● Opdracht a
Schrijf uit de vermeldingen het deel over dat begint bij de regel met "Compliance report indicates bracelets" en eindigt bij de regel met "655;326;680;359". Beide regels horen erbij, en de regels moeten ongewijzigd blijven.

Regeling van de Minister van Economische Zaken en Klimaat van 25 april 2024, nr. WJZ/ 52881990, tot wijziging van de Subsidieregeling instituten voor toegepast onderzoek in verband met de vaststelling van additionele instituutssubsidie voor MARN

De Minister van Economische Zaken en Klimaat,

Gelet op artikel 3 van de Kaderwet EZK- en LNV-subsidies;

Besluit:

ARTIKEL I

Bijlage 2 van de Subsidieregeling instituten voor toegepast onderzoek wordt als volgt gewijzigd:

1. In de aanhef wordt ‘Dit betreffen subsidieplafonds voor het huidige en het komende boekjaar en in het geval van Wageningen een additioneel meerjarig subsidieplafond voor meerjarige projecten voor de periode van 2023 t/m 2026.’ vervangen door ‘Dit betreffen subsidieplafonds voor het huidige en het komende boekjaar en in het geval van Wageningen Research en MARIN daarnaast ook een additioneel meerjarig subsidieplafond.’.

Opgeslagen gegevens
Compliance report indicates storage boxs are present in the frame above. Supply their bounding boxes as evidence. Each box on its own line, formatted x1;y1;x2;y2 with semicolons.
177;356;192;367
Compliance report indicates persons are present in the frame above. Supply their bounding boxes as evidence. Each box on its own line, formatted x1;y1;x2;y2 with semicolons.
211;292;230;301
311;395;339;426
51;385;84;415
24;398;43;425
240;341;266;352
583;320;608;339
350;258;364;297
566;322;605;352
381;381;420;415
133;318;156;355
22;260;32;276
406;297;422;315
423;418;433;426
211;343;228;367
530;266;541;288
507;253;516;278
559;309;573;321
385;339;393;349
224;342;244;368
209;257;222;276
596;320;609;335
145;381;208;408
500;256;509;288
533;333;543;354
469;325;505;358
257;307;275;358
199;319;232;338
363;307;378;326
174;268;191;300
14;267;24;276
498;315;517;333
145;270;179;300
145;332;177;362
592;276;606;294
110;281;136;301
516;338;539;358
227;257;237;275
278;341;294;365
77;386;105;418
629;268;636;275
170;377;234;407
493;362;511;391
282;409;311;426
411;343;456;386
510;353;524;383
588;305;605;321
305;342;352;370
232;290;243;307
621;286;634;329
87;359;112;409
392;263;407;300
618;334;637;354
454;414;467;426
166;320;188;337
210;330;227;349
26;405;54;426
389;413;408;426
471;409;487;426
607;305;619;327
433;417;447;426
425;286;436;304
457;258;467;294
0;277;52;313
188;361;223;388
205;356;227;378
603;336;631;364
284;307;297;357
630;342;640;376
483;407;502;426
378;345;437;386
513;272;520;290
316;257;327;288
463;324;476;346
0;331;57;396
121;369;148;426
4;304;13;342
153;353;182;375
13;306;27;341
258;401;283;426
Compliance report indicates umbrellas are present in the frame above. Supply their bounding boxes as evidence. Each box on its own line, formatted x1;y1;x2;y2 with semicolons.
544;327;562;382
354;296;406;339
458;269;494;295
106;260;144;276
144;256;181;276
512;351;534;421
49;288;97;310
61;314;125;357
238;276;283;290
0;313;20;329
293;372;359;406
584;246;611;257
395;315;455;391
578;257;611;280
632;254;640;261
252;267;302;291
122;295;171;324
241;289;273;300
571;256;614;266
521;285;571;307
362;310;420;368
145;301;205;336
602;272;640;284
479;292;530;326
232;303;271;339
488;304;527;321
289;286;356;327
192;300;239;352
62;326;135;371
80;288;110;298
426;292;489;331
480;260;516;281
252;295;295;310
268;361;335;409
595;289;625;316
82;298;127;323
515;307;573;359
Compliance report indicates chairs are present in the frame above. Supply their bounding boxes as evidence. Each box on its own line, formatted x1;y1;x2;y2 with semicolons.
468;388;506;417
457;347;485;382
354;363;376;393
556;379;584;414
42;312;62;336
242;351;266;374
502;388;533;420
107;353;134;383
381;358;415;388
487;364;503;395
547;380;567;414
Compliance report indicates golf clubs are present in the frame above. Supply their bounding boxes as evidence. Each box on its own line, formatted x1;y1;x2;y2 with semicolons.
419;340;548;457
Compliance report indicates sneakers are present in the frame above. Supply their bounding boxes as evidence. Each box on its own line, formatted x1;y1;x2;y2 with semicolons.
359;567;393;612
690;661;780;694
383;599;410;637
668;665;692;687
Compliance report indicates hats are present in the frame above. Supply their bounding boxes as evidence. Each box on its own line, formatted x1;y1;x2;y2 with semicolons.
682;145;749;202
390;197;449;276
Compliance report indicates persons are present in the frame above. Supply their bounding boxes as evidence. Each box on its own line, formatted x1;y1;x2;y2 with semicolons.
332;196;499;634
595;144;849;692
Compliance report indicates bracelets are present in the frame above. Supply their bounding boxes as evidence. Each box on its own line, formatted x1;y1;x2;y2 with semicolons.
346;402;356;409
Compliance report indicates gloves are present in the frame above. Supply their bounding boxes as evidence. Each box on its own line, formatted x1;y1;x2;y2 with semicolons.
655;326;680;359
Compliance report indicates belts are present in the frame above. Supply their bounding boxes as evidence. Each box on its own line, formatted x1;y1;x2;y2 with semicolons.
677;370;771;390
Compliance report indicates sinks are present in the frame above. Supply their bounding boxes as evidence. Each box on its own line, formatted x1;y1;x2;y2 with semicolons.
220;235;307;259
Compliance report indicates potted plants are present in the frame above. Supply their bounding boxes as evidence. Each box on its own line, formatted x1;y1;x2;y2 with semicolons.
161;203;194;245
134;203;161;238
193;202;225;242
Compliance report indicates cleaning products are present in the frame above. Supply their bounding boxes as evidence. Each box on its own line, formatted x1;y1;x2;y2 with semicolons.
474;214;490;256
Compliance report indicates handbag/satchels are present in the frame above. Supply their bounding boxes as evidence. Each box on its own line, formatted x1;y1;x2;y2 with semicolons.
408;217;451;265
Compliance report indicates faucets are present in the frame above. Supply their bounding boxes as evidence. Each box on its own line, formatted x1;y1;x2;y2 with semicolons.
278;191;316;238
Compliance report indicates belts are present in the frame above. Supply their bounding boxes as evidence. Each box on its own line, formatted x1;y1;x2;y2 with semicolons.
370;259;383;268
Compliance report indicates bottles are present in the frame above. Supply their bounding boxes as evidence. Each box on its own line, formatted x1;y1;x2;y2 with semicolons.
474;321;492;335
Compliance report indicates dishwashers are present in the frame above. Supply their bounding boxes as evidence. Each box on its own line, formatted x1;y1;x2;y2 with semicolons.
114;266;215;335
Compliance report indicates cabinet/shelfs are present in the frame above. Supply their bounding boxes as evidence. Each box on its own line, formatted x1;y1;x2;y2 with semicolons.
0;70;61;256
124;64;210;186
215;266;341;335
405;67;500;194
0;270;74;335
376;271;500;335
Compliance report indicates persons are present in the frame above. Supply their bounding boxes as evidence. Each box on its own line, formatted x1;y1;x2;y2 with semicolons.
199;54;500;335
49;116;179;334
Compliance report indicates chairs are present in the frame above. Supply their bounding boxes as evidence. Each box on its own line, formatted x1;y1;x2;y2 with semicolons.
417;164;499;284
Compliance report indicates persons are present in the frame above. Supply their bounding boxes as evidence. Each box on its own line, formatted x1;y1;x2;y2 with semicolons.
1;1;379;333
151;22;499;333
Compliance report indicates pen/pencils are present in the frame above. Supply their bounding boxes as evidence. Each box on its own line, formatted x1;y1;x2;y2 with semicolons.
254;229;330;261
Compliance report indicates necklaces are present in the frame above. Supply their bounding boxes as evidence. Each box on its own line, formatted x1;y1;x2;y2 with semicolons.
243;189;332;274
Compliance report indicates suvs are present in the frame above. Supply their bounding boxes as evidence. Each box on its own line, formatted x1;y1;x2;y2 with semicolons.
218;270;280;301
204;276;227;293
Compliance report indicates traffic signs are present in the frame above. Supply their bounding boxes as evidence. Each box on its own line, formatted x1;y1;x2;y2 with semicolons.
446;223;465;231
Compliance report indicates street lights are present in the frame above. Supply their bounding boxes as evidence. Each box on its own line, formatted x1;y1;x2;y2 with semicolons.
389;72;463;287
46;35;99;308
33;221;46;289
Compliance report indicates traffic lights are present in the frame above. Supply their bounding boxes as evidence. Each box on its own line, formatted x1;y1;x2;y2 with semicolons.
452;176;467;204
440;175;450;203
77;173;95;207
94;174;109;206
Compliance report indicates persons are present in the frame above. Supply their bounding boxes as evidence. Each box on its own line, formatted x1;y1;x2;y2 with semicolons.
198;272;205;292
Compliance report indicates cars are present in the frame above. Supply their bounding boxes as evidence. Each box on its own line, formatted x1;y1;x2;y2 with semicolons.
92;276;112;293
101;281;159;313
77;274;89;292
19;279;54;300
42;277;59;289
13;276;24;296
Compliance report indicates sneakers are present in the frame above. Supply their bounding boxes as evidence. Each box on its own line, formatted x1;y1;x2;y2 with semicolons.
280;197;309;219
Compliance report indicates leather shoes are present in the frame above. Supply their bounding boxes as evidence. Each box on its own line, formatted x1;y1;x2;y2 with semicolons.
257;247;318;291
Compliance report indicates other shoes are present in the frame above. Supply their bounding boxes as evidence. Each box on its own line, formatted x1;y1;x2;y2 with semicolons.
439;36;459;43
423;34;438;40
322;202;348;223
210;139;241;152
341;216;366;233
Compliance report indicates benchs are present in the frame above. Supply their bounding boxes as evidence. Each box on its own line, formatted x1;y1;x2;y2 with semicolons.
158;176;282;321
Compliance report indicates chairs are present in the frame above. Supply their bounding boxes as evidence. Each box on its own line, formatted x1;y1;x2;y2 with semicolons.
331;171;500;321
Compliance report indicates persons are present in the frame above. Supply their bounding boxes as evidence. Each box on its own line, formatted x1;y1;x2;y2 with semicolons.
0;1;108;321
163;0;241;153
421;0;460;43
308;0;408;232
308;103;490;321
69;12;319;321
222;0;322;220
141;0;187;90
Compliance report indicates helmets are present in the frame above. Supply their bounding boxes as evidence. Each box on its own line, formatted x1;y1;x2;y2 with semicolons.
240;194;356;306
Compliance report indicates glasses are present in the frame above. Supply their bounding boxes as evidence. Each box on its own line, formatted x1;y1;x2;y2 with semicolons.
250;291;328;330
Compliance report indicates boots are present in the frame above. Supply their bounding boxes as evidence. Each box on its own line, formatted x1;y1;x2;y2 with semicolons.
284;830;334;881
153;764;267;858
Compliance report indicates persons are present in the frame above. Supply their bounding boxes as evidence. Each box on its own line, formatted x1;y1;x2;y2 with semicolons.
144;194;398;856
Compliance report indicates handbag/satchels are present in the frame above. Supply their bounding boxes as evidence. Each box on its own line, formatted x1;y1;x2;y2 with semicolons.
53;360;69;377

● Opdracht b
Geef de volledige wijzigingsregeling woord voor woord opnieuw weer.

● Uitvoer a
Compliance report indicates bracelets are present in the frame above. Supply their bounding boxes as evidence. Each box on its own line, formatted x1;y1;x2;y2 with semicolons.
346;402;356;409
Compliance report indicates gloves are present in the frame above. Supply their bounding boxes as evidence. Each box on its own line, formatted x1;y1;x2;y2 with semicolons.
655;326;680;359

● Uitvoer b
Regeling van de Minister van Economische Zaken en Klimaat van 25 april 2024, nr. WJZ/ 52881990, tot wijziging van de Subsidieregeling instituten voor toegepast onderzoek in verband met de vaststelling van additionele instituutssubsidie voor MARN

De Minister van Economische Zaken en Klimaat,

Gelet op artikel 3 van de Kaderwet EZK- en LNV-subsidies;

Besluit:

ARTIKEL I

Bijlage 2 van de Subsidieregeling instituten voor toegepast onderzoek wordt als volgt gewijzigd:

1. In de aanhef wordt ‘Dit betreffen subsidieplafonds voor het huidige en het komende boekjaar en in het geval van Wageningen een additioneel meerjarig subsidieplafond voor meerjarige projecten voor de periode van 2023 t/m 2026.’ vervangen door ‘Dit betreffen subsidieplafonds voor het huidige en het komende boekjaar en in het geval van Wageningen Research en MARIN daarnaast ook een additioneel meerjarig subsidieplafond.’.